= DOCUMENT SECTION =
--- begin ---
PLANET INSURANCE COMPANY PLAINTIFF-APPELLANT,
v.
ANGLO AMERICAN INSURANCE COMPANY, LTD. DEFENDANT/THIRD-PARTY PLAINTIFF-RESPONDENT,
v.
INTERNATIONAL MOTOR FREIGHT, INC., THIRD-PARTY DEFENDANT. AETNA INSURANCE COMPANY, AS SUBROGEE OF BAYWAY WORLD OF LIQUORS, THIRD-PARTY PLAINTIFF,
v.
PLANET INSURANCE COMPANY, ANGLO AMERICAN INSURANCE COMPANY, LTD., EDWARD GENTILE AND CIRO GENTILE, AND INTERNATIONAL MOTOR FREIGHT, INC., THIRD-PARTY DEFENDANTS.



On appeal from the Superior Court of New Jersey, Law Division, Union County.

Before Judges Baime and Braithwaite.

The opinion of the court was delivered by: Braithwaite, J.A.D.

Argued: April 29, 1998

Plaintiff, Planet Insurance Company (Planet), filed a declaratory judgment action seeking a determination that defendant Anglo American Insurance Company (Anglo) was obligated to provide primary liability coverage pursuant to an insurance policy issued to defendant Edward Gentile (Edward) for a motor vehicle accident that occurred on June 20, 1992. Anglo moved for summary judgment asserting, inter alia, that an exclusion in its policy precluded coverage for the accident caused by Ciro Gentile (Ciro). Planet cross-moved for summary judgment contending that the Anglo policy provided primary coverage for the accident. The judge granted Anglo's motion for summary judgment and denied Planet's cross-motion for summary judgment.
--- end ---
= DATA SECTION =
--- begin ---
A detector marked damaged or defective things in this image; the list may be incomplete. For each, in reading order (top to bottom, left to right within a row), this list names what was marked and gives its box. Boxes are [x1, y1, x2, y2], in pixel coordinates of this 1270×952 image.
--- end ---
According to the court opinion, on what date did the motor vehicle accident occur? Rely only on the court opinion, not the data.

= CORRECT RESULT =
June 20, 1992.